Relatives of mine can never forget the Sunday before Thanksgiving, 1969. They had been scheduled to move from Northwest Ohio to Columbus but the time frame was pushed up due to a family tragedy. They drove down Route 23 to Columbus on that rainy Sunday. Immersed in their own shock they hadn’t really been able to focus on the events of the day before, but a separate, mournful parade of Ohio State fans making their return from Ann Arbor made clear that the Sports Planet Earth had trembled the day before. The Ohio State Buckeyes had lost.

The 1969 Buckeyes returned their “Super Sophs” from an undefeated national championship team the previous season. Rival Michigan had ceased to put up much resistance against the Buckeyes over the preceding years, leading to the hiring of a Northern Ohio native and Woody Hayes protégé. Bo Schembechler quietly went about reminding his Wolverines of the distance they had to travel. The goal, at the end of the year was to do the impossible and defeat the undefeated and prohibitive favorite Buckeyes in the end of the season rivalry game.

Michigan bumbled along at first, losing badly to Missouri and convincingly to a very mediocre Michigan State. After five games they stood at 3-2. Big wins in the games leading up to the Ohio State clash certainly gave evidence that something was happening. Still, few anticipated the 24-12 upset of the Buckeyes, a team whose narrowest margin of victory that year was a 35-7 thrashing of Minnesota, in Minneapolis.

Virtually no one thought a Michigan victory possible then, and virtually no one thinks it possible now—except perhaps Las Vegas which stunningly lists Michigan as fifth in the National Championship betting odds.
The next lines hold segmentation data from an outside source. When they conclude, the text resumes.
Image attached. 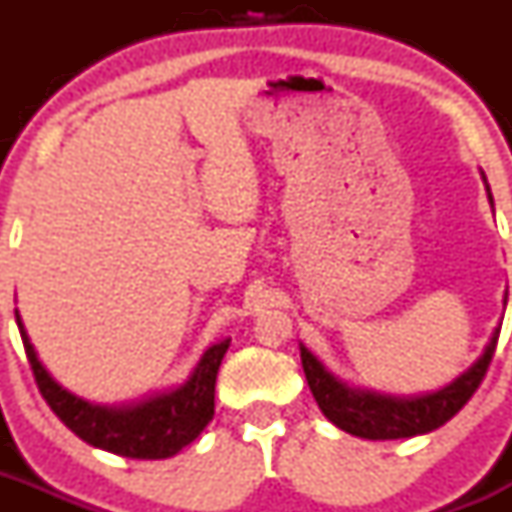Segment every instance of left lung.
Instances as JSON below:
<instances>
[{"label":"left lung","instance_id":"obj_1","mask_svg":"<svg viewBox=\"0 0 512 512\" xmlns=\"http://www.w3.org/2000/svg\"><path fill=\"white\" fill-rule=\"evenodd\" d=\"M489 203H492V195H489ZM497 338H500V325L495 328L487 349L476 359L474 367L466 369L458 380H453L437 393L419 395V398H393V395H380L372 390L349 388L346 382L330 375L304 346L302 367L317 406L336 427L349 435L364 437V440H401V437L427 435L432 429L450 422L466 406L468 398L476 393L487 375L489 362L497 349Z\"/></svg>","mask_w":512,"mask_h":512}]
</instances>
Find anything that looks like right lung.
<instances>
[{"label": "right lung", "mask_w": 512, "mask_h": 512, "mask_svg": "<svg viewBox=\"0 0 512 512\" xmlns=\"http://www.w3.org/2000/svg\"><path fill=\"white\" fill-rule=\"evenodd\" d=\"M15 320L44 401L62 419L64 427H70L80 440L93 448L109 450V453L124 455V458H143V461L171 458L184 445H190L213 419L216 375L231 338L210 346L203 359L197 362L190 380L171 393H161L143 403H132V406H93V403L67 393L62 385L51 380L49 372L38 362L17 312Z\"/></svg>", "instance_id": "add662e5"}]
</instances>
Perhaps they remember 1969.

Consider—Ohio State returns a wonderfully talented group of youthful Buckeyes, fresh off a title run as spectacular and unexpected as Woody’s 1969 New Year’s Day thrashing of OJ Simpson’s USC’ Trojans. Michigan, which has played at a pedestrian level for years now, has nonetheless managed during that time to rise up for competitive games with the Buckeyes. Trying to shed its recent mediocre past, TTUN has turned to a Northern Ohio native and Schembechler protégé—a man who combines Schembechler’s curmudgeonly demeanor and quiet thirst for domination with the naïve spontaneity of the late Detroit shooting star Mark Fidrych and the volatile unpredictability of a Mike Tyson.
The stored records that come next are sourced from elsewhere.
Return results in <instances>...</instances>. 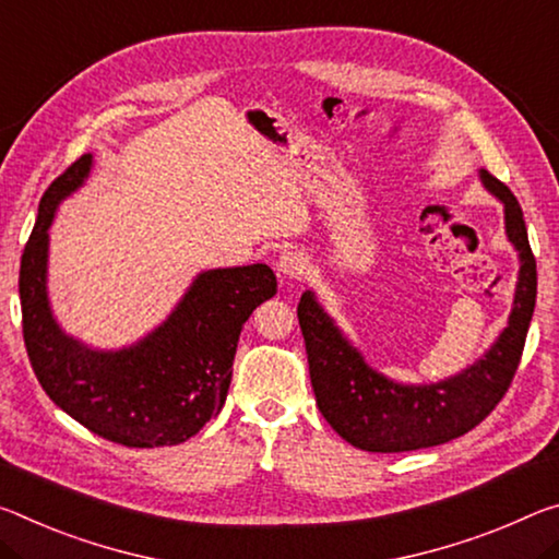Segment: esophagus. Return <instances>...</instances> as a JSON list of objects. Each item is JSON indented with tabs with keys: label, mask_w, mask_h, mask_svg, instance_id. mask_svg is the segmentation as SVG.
<instances>
[{
	"label": "esophagus",
	"mask_w": 559,
	"mask_h": 559,
	"mask_svg": "<svg viewBox=\"0 0 559 559\" xmlns=\"http://www.w3.org/2000/svg\"><path fill=\"white\" fill-rule=\"evenodd\" d=\"M306 255L298 253V251H286L278 259L276 263V271H278V278L281 281H298L300 276L306 273Z\"/></svg>",
	"instance_id": "obj_1"
}]
</instances>
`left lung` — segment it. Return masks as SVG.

Somewhat like Schembechler, and somewhat obviously not, Jim Harbaugh is humbly going about the business everyone knows he is about—smashing the expectations and hopes of a team he has successfully trolled before (remember the “guarantee of a Michigan victory?).

The 2014 Buckeyes did not beat Michigan by 36 points, and thus, presumably, there currently is no Michigan locker doormat emblazoned “50-14.” There is also no suggestion Urban Meyer uttered, “cuz I couldn’t go for three.” So, even given the eerie similarities, there is much that is different between now and 1969. Chief among the differences–Woody did not have the harbinger of ill will from the past that Urban has. Armed with that forewarning, can he manage to avoid a reboot of 1969 and another mournful drive down Route 23?